** begin Task material **

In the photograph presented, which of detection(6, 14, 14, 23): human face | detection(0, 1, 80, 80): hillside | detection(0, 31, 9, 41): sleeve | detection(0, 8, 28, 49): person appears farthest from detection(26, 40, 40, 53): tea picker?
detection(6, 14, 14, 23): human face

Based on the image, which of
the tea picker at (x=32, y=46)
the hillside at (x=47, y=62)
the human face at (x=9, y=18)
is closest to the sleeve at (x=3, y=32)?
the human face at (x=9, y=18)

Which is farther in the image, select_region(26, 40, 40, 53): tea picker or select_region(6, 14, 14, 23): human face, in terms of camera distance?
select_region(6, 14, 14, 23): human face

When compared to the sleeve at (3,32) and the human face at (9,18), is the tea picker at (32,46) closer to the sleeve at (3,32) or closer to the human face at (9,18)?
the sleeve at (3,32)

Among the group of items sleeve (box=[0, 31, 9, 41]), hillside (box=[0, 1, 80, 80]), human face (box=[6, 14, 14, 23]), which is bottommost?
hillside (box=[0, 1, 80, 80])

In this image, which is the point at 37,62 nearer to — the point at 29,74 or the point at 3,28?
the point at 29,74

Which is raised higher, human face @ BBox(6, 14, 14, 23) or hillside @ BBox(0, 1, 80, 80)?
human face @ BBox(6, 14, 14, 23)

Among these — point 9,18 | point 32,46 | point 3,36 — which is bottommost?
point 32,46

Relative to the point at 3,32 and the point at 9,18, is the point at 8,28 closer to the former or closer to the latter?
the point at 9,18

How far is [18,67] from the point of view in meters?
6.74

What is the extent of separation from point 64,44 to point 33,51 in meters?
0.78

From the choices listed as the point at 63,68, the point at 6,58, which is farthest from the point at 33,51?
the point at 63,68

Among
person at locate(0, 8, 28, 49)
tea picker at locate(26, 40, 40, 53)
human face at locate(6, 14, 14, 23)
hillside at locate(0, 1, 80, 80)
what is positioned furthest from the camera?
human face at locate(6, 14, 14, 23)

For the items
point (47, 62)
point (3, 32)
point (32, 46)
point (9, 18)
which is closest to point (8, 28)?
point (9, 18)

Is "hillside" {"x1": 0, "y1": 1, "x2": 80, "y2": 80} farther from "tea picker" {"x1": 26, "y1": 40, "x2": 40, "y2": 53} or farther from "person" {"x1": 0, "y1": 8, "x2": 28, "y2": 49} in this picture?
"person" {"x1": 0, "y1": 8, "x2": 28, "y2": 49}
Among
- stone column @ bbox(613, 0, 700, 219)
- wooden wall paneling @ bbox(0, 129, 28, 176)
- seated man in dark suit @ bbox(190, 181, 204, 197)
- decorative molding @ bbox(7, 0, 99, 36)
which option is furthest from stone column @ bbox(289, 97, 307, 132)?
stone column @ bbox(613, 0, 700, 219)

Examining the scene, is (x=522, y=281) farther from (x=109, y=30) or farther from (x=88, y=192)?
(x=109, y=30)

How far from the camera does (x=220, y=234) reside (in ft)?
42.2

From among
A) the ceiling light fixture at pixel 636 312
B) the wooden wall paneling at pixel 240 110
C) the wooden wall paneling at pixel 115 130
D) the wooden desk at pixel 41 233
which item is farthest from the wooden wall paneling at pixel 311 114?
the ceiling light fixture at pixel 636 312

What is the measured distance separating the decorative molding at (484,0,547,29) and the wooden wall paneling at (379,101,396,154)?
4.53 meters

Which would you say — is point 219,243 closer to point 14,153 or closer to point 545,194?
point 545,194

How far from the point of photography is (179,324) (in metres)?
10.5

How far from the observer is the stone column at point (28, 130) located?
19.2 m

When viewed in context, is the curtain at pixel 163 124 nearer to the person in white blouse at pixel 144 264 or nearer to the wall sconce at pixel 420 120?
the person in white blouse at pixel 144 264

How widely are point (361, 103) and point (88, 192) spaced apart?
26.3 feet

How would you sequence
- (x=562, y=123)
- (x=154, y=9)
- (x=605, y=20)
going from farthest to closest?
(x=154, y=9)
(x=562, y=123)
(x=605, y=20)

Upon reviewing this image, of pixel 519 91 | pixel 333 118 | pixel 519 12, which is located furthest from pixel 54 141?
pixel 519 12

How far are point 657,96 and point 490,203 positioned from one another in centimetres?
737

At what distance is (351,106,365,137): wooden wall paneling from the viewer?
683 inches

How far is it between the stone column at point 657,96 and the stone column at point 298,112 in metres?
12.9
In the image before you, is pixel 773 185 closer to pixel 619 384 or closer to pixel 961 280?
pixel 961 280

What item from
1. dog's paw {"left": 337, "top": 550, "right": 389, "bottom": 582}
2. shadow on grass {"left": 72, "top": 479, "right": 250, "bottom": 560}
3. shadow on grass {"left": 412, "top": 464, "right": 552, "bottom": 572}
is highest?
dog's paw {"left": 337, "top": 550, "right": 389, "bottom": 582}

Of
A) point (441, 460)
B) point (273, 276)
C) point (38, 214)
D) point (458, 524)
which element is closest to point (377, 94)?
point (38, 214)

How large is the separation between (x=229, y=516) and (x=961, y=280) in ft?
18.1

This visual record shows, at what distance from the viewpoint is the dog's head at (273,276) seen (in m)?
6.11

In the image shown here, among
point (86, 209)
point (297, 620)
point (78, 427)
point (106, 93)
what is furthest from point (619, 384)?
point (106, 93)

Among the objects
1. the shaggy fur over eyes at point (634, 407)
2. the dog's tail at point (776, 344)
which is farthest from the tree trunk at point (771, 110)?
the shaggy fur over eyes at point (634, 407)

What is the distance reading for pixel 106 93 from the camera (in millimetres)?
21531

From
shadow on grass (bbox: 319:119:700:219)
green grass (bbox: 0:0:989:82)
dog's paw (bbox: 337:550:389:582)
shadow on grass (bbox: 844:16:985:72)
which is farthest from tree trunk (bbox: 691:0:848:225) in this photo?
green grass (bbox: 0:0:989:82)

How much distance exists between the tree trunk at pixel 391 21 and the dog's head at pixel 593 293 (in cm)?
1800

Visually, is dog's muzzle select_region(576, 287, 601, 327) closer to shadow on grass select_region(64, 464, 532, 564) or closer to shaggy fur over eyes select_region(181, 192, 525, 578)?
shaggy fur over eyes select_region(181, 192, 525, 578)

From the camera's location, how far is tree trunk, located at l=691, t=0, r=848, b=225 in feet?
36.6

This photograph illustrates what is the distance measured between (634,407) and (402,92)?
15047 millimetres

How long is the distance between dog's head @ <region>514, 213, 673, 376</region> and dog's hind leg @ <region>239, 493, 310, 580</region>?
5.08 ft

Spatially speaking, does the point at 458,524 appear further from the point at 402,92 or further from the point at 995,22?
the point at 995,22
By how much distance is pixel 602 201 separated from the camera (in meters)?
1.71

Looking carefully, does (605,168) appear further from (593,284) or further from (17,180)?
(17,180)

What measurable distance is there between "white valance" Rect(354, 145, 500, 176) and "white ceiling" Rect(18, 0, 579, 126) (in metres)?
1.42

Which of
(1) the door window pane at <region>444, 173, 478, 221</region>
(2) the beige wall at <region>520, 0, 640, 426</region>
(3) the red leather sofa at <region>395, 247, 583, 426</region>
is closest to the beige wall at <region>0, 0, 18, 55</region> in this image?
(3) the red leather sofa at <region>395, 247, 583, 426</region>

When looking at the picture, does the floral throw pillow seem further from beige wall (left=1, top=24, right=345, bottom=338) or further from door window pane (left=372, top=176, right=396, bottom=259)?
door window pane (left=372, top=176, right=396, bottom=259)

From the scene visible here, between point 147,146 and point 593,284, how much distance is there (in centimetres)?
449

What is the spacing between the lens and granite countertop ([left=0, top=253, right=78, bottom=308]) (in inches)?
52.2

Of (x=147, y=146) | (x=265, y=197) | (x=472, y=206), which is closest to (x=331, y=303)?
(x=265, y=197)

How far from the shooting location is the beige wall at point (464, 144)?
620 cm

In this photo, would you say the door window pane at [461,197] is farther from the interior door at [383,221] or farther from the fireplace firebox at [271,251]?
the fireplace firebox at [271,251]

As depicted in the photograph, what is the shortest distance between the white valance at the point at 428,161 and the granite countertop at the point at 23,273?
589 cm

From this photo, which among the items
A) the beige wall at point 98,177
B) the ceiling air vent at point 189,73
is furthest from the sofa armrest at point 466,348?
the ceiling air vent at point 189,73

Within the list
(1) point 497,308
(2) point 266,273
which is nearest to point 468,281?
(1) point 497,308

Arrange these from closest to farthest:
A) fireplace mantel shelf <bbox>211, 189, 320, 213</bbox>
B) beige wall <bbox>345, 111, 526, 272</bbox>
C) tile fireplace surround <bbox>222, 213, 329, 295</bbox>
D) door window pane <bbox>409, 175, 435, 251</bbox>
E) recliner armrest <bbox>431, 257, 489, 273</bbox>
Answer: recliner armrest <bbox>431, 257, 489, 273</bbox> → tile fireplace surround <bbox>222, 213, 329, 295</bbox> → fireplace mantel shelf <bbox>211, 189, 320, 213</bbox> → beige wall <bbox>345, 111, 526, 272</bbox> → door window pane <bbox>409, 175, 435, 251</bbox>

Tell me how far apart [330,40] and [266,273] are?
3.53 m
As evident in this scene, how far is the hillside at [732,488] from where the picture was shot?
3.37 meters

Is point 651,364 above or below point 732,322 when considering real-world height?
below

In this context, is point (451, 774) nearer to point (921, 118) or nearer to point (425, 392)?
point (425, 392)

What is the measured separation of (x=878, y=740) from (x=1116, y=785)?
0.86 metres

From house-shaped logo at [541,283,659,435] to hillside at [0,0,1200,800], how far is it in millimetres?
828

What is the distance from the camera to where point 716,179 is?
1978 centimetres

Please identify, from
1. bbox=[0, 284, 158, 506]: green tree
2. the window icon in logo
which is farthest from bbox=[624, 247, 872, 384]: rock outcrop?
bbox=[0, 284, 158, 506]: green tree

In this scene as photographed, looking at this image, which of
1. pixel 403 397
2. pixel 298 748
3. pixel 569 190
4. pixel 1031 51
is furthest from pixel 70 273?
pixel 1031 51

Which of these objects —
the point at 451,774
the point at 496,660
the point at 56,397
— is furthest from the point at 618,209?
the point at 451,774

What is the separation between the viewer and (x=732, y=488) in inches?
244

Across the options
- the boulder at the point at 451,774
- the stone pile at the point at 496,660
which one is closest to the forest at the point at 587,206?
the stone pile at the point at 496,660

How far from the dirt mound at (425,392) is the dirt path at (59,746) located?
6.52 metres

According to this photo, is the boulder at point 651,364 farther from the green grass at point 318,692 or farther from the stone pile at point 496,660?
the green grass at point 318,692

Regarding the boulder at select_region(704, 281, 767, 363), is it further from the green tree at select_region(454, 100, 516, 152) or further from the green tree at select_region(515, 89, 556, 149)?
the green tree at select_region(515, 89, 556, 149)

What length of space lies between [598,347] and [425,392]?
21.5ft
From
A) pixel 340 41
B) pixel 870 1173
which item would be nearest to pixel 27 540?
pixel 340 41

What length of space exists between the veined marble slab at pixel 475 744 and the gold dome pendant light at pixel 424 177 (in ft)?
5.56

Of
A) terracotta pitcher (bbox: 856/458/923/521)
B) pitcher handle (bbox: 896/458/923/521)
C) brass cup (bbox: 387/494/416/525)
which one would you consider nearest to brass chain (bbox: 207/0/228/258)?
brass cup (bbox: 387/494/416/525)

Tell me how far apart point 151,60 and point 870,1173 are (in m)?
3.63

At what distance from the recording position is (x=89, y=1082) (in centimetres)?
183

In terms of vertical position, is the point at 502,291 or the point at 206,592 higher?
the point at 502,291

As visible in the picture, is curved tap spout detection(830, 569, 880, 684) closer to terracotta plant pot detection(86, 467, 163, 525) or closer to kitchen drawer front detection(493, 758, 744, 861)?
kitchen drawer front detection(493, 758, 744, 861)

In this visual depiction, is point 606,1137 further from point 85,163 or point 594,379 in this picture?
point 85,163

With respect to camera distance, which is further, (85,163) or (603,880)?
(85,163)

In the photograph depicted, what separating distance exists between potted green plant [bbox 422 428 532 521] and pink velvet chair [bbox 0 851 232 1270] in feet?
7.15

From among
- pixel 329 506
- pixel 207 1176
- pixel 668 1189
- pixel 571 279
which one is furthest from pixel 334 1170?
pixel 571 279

** end Task material **

Written request
Could you write out everything from the line containing "In terms of vertical" down through the last of the lines, substituting "nearer" for "closer" and leaving all else unchanged?

Answer to the exercise
In terms of vertical position, is the point at 502,291 or the point at 206,592 higher?
the point at 502,291

As visible in the picture, is curved tap spout detection(830, 569, 880, 684) nearer to terracotta plant pot detection(86, 467, 163, 525) or nearer to kitchen drawer front detection(493, 758, 744, 861)?
kitchen drawer front detection(493, 758, 744, 861)

In this visual depiction, is point 606,1137 further from point 85,163 or point 594,379 in this picture?
point 85,163

With respect to camera distance, which is further, (85,163) or (603,880)?
(85,163)

In the photograph depicted, what separating distance exists between potted green plant [bbox 422 428 532 521] and pink velvet chair [bbox 0 851 232 1270] in feet?
7.15

From among
- pixel 329 506
- pixel 207 1176
- pixel 668 1189
- pixel 571 279
which one is furthest from pixel 334 1170?
pixel 571 279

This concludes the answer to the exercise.